TORONTO — A group of more than 500 current and former employees of CBC/Radio-Canada who oppose the public broadcaster’s Tandem sponsored-content initiative today launched a social media campaign and website where they’ve published an open letter to Canadians to amplify their efforts to stop paid content on the CBC.
In the letter on the website (www.stoppaidcontentoncbc.ca), the group of mostly journalists asks for the Canadian public’s support in demanding CBC put an end to Tandem, the broadcaster’s new marketing division which was launched in September.
The open letter is signed by current CBC journalists, including Carol Off, Michael Enright and Gillian Findlay, and former employees Peter Mansbridge, Mellissa Fung and past-president Robert Rabinovitch.
“If you value strong, independent, trustworthy journalism please stand with us in saying ‘Stop Paid Content on CBC’,” reads the letter.
“There are so many problems with Tandem that it’s hard to know where to begin,” said Hana Gartner, former host of The Fifth Estate, in a press release issued today. “The whole point of Tandem is to produce and distribute content that is advertising in disguise. Canadians have a right to a national public broadcaster that puts their news and information needs ahead of the desires of corporate clients.”
The group also released a December 7th letter from 35 of CBC/Radio-Canada’s most experienced former broadcast executives, producers and reporters to Minister of Canadian Heritage Steven Guilbeault. In the letter, they call on the minister to order the CRTC to investigate Tandem and the production of branded content by the public broadcaster.
On November 13, several of the same former CBC employees filed a Part 1 application with the CRTC, asking for the Commission to investigate the broadcast of branded programming by CBC. They note in their letter to Minister Guilbeault that the CRTC has still not responded to their request and has not posted their application to its website.
The group also said in its application to the Commission that if the regulator did not choose to initiate a proceeding to investigate Tandem, they wanted the issue of branded content on the CBC to be added to the agenda at the public broadcaster’s licence renewal hearing which starts January 11, 2021.

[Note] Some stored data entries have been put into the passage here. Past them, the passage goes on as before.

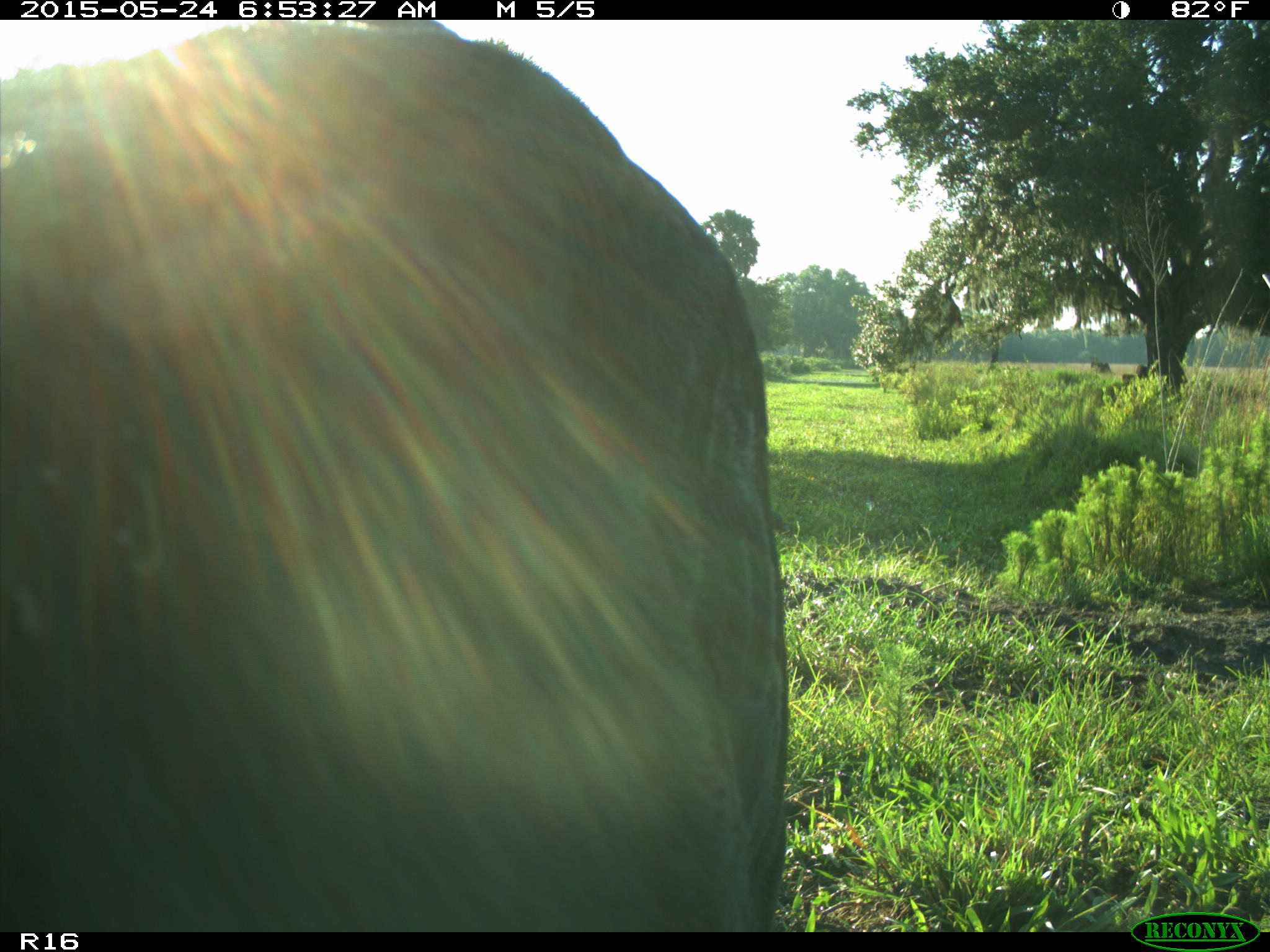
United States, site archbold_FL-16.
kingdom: Animalia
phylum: Chordata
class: Mammalia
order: Artiodactyla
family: Bovidae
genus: Bos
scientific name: Bos taurus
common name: domestic cow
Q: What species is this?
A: Bos taurus (domestic cow).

Having not initially received acknowledgement of its application from the CRTC, the group followed up with several letters to the Commission, which finally resulted in a response from CRTC secretary-general Claude Doucet on November 27. However, in a letter to Doucet on November 28, the group says it’s unclear to them, due to Doucet’s “very succinct responses”, if the Commission is aware of their application’s procedural request. They also reiterated their request for their application to be posted to the Commission’s website.
In asking for Guilbeault’s intervention in the matter, the group’s letter to the minister says: “Approximately five weeks remain until the CRTC’s hearing begins. This leaves little time for the CRTC to amend the procedures for its January 2021 hearing, especially given that the CRTC’s Rules establish that the period from 21 December 2020 to 7 January 2021 cannot be considered in calculating time periods.”

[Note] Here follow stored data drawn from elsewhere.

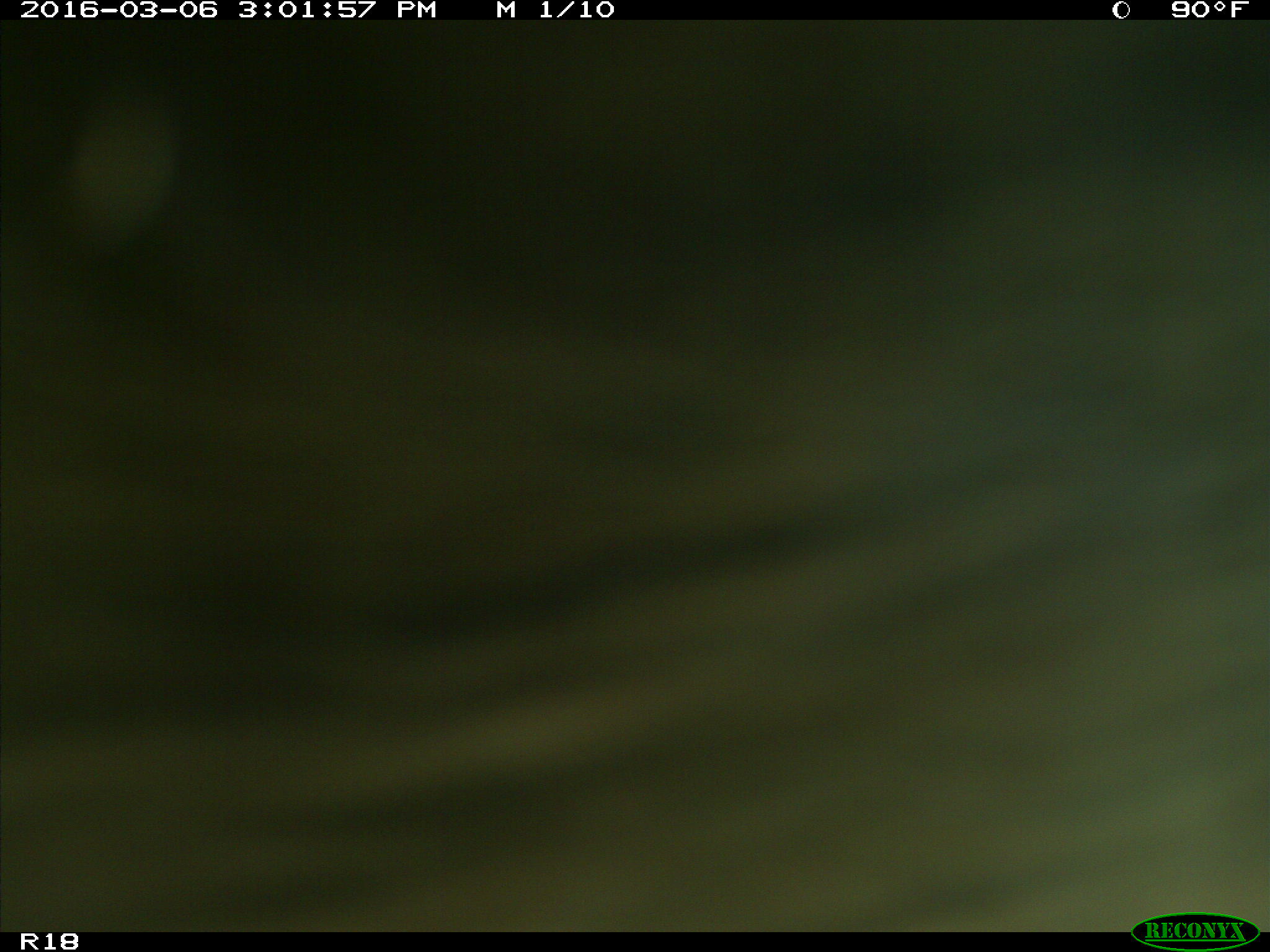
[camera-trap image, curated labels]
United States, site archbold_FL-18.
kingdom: Animalia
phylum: Chordata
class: Mammalia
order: Artiodactyla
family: Bovidae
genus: Bos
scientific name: Bos taurus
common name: domestic cow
Bos taurus (domestic cow).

The former CBC employees also note the CBC has been offering branded content since before September 2020, when Tandem was officially launched, as confirmed by CBC spokesperson Chuck Thompson, quoted in a Globe and Mail article in October. The group argues the CBC did not include information about its branded advertising content in its licence renewal application in the fall of 2019, and the public in general didn’t know about CBC’s branded content when they submitted comments about the CBC’s applications before the February 2020 intervention deadline.

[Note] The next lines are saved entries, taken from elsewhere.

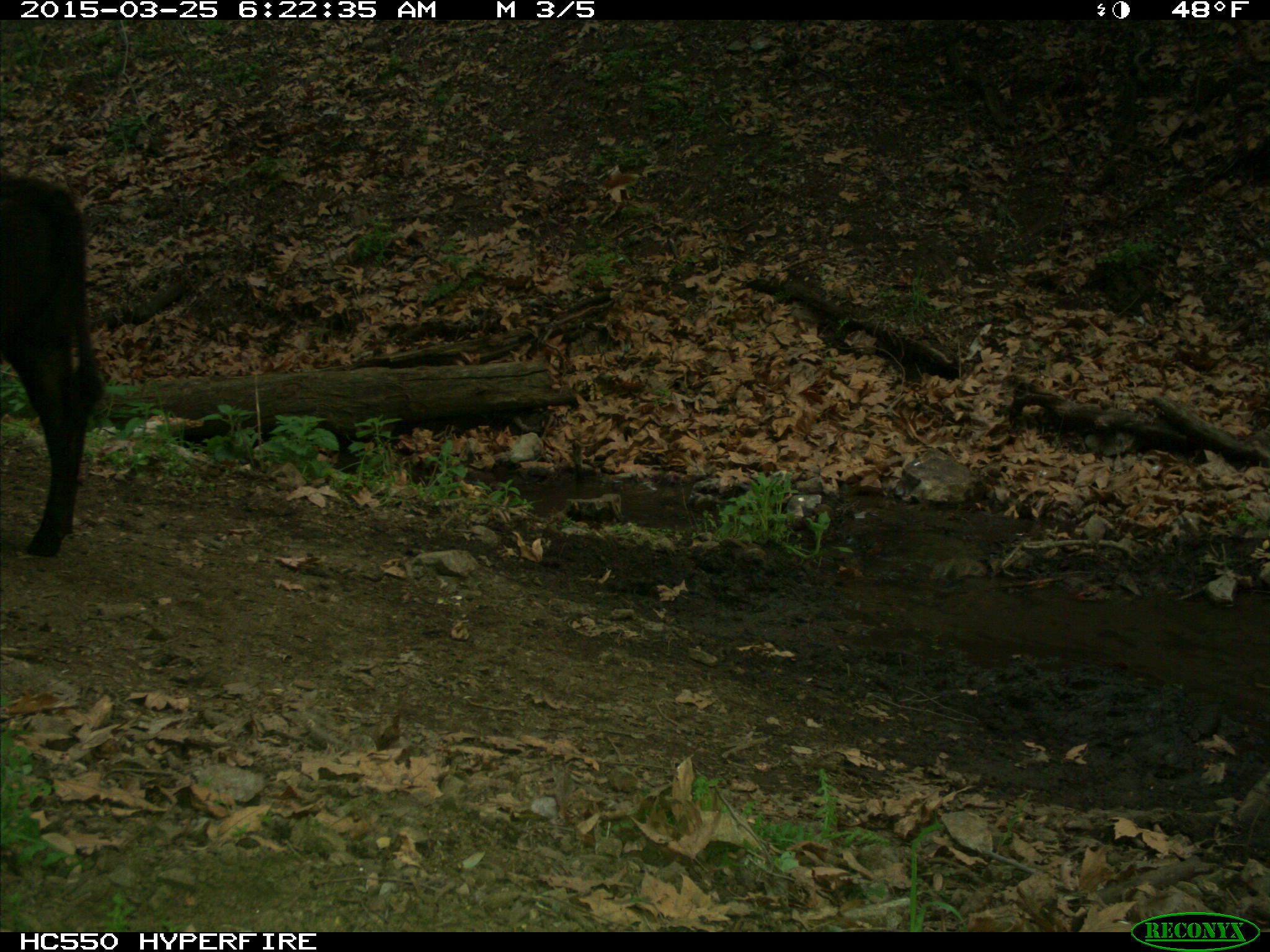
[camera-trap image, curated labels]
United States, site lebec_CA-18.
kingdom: Animalia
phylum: Chordata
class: Mammalia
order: Artiodactyla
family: Bovidae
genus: Bos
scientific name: Bos taurus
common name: domestic cow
Bos taurus (domestic cow).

In the group’s press release today, Gloria Bishop, former head of CBC Radio, is quoted as saying: “The CBC has never created advertising for clients in such secrecy and with such disregard for the public interest. What’s at stake are the basic principles of transparency and accountability. It’s bad enough that the CBC’s board of directors and its senior management approved branded programming behind closed doors but, even worse, they are now ignoring the thousands of Canadians who have objected to Tandem.”
“The CRTC is denying Canadians their right to a fair process,” added Maureen Brosnahan, former senior national correspondent for CBC News. “We are asking the Minister of Canadian Heritage to intervene to ensure that Canadians’ concerns about CBC’s secretive advertising practices are heard.”
In another move in the fight against Tandem, the Friends of Canadian Broadcasting revealed today it has obtained a “leaked recording” of remarks made by CBC CEO Catherine Tait to an online town hall with employees, in which Tait says advertising “makes us stronger”.